Alpha Zero runner

The AlphaZero runner is a command-line utility for training and testing AlphaZero models. It can be used to:

train a new AlphaZero model or resume training an existing model;
evaluate a trained model against a random policy;
play against the trained model using either the terminal or the GUI.

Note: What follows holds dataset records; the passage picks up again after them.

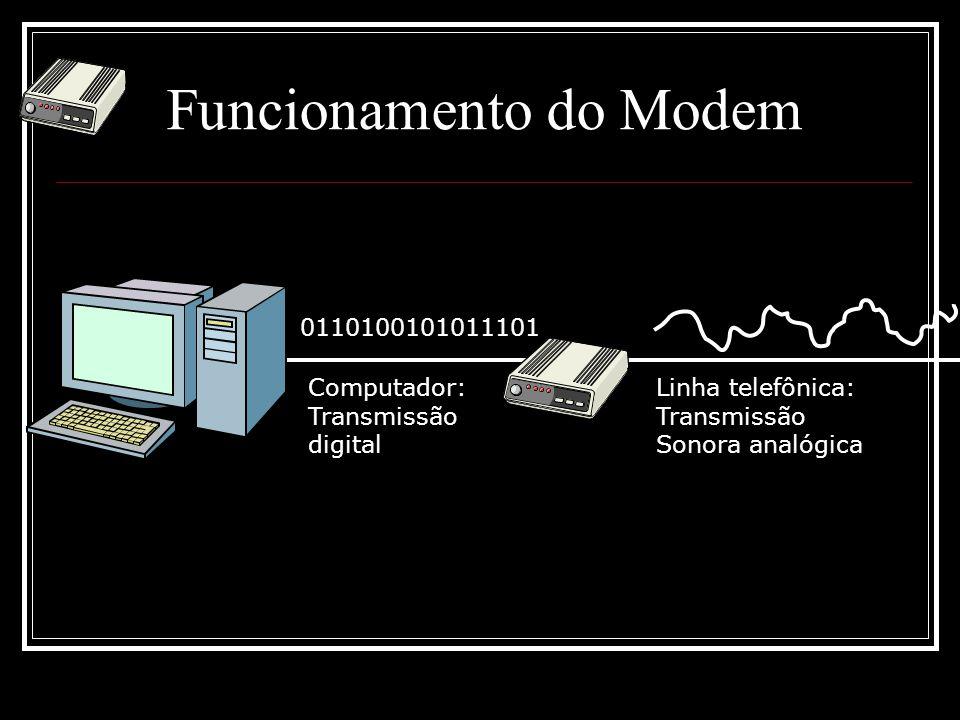 Funcionamento do Modem 0110100101011101 Computador: Transmissão digital Linha telefônica: Transmissão Sonora analógica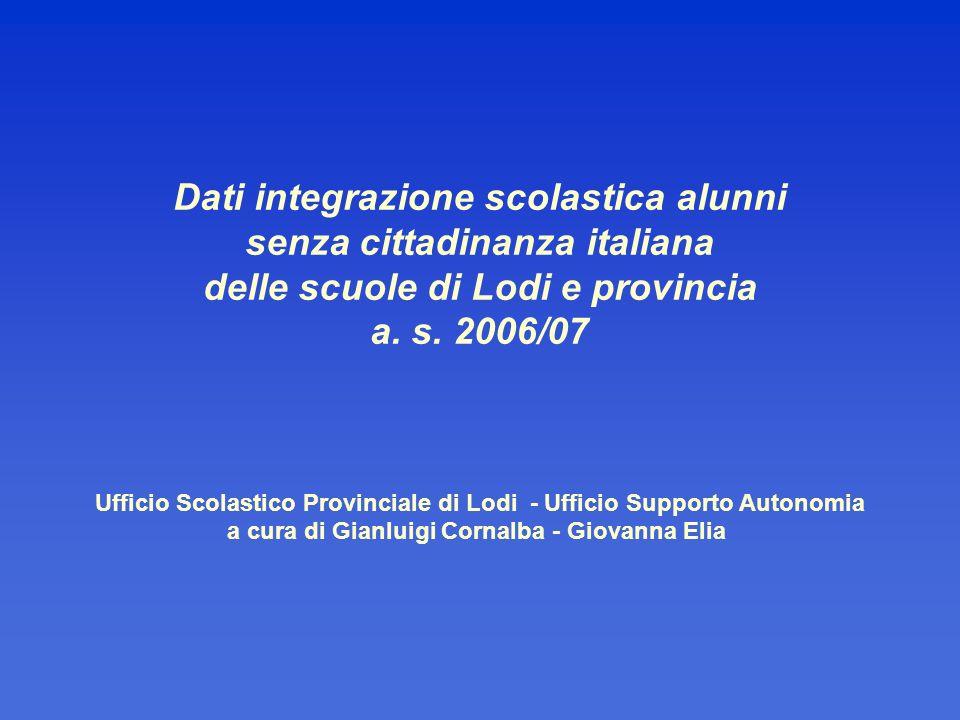 Dati integrazione scolastica alunni senza cittadinanza italiana delle scuole di Lodi e provincia a. s. 2006/07 Ufficio Scolastico Provinciale di Lodi
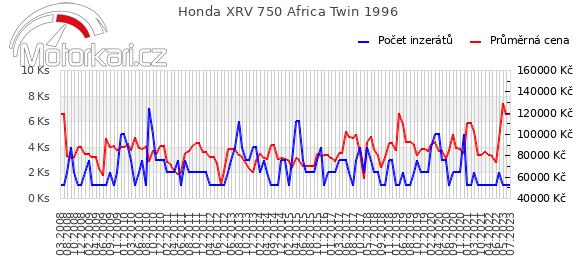 Honda XRV 750 Africa Twin 1996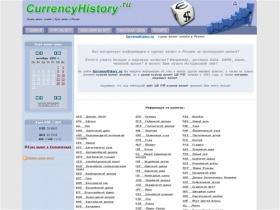 Online котировки валют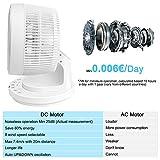 Leiser LeaderPro Ventilator mit Fernbedienung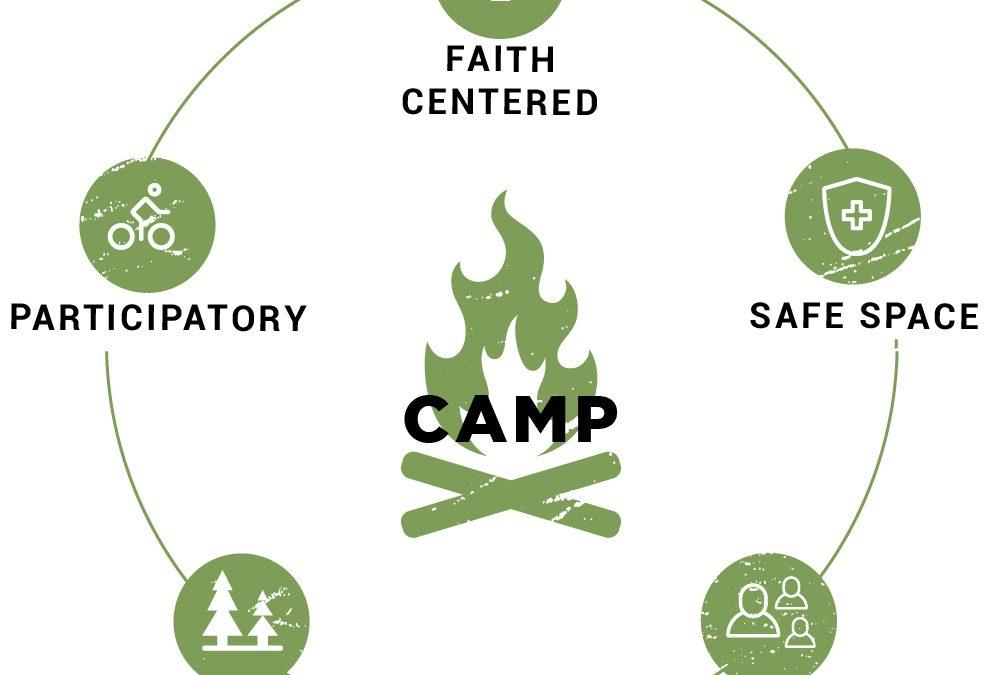 5 Fundamental Characteristics of Camp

The runner can be invoked from the command line as follows:

run_alpha_zero examples/tic_tac_toe_alpha_zero.yaml --mode train

There are six available modes:

train: train a new AlphaZero model. This mode prevents overwriting existing models.
overwrite: train a new AlphaZero model and overwrite any existing model files.
resume: resume training from an existing model.
evaluate: evaluate the trained model against a random policy.
terminal: play against the trained model using the terminal interface.
gui: play against the trained model using the graphical interface.

Example configuration

The following YAML configuration illustrates a complete setup. The individual sections are described below.

game:
    name: MCTSTicTacToe
    first_player: random
type: HDF5
oracle:
    name: OpenSpielMLP
    capacity:
        input_size: 18
        output_size: 9
        nn_depth: 2
        nn_width: 2
    file_path: tic_tac_toe_alpha_zero
collector:
    number_of_processes: 1
    mcts:
        number_of_simulations: 1
        pucb_constant: 1.0
        discount_factor: 1.0
        dirichlet_alpha: 0.3
        dirichlet_weight: 0.25
    max_buffer_length: 100
    number_of_episodes: 1
    temperature_schedule:
        - [0, 1.0]
trainer:
    batch_size: 32
    max_training_epochs: 1
    early_stop_loss: 1e-3
    learning_rate: 1e-3
    loading_workers: 1
report_generator:
    number_of_tests: 100
    buckets:
        - [-inf, 0.25]
        - [0.25, 0.75]
        - [0.75, +inf]
    policies:
        X:
            name: RandomPolicy
        O:
            name: DeterministicOraclePolicy
            oracle: TrainedOracle
number_of_epochs: 1
evaluation:
    episodes: 100
    max_models: 10
    uncertainty_penalty_coefficient: 3.0
    discount_factor: 1.0
    policy:
        name: DeterministicOraclePolicy
    true_skill:
        mu: 25.0
        sigma: 8.333
        beta: 1.476
        tau: 0.0
        draw_probability: 0.1
hdf5_path_prefix: tic_tac_toe_data
server_hostname: 127.0.0.1
server_port: 8888
workspace_path: test_workspace
manual_play:
    manual_player: 'O'
    autonomous_policy:
        name: DeterministicOraclePolicy
stdin_policy:
    name: TicTacToeStdin
    module: mrl.tic_tac_toe.game
gui:
    name: make_gui
    module: mrl.tic_tac_toe.tkinter_gui

Game

game:
    name: MCTSTicTacToe
    first_player: random

This section describes the game configuration. It follows the same structure used by the game_runner. See the game for details.

Alpha Zero Type

type: HDF5

type: InMemory

This setting determines how training data is stored.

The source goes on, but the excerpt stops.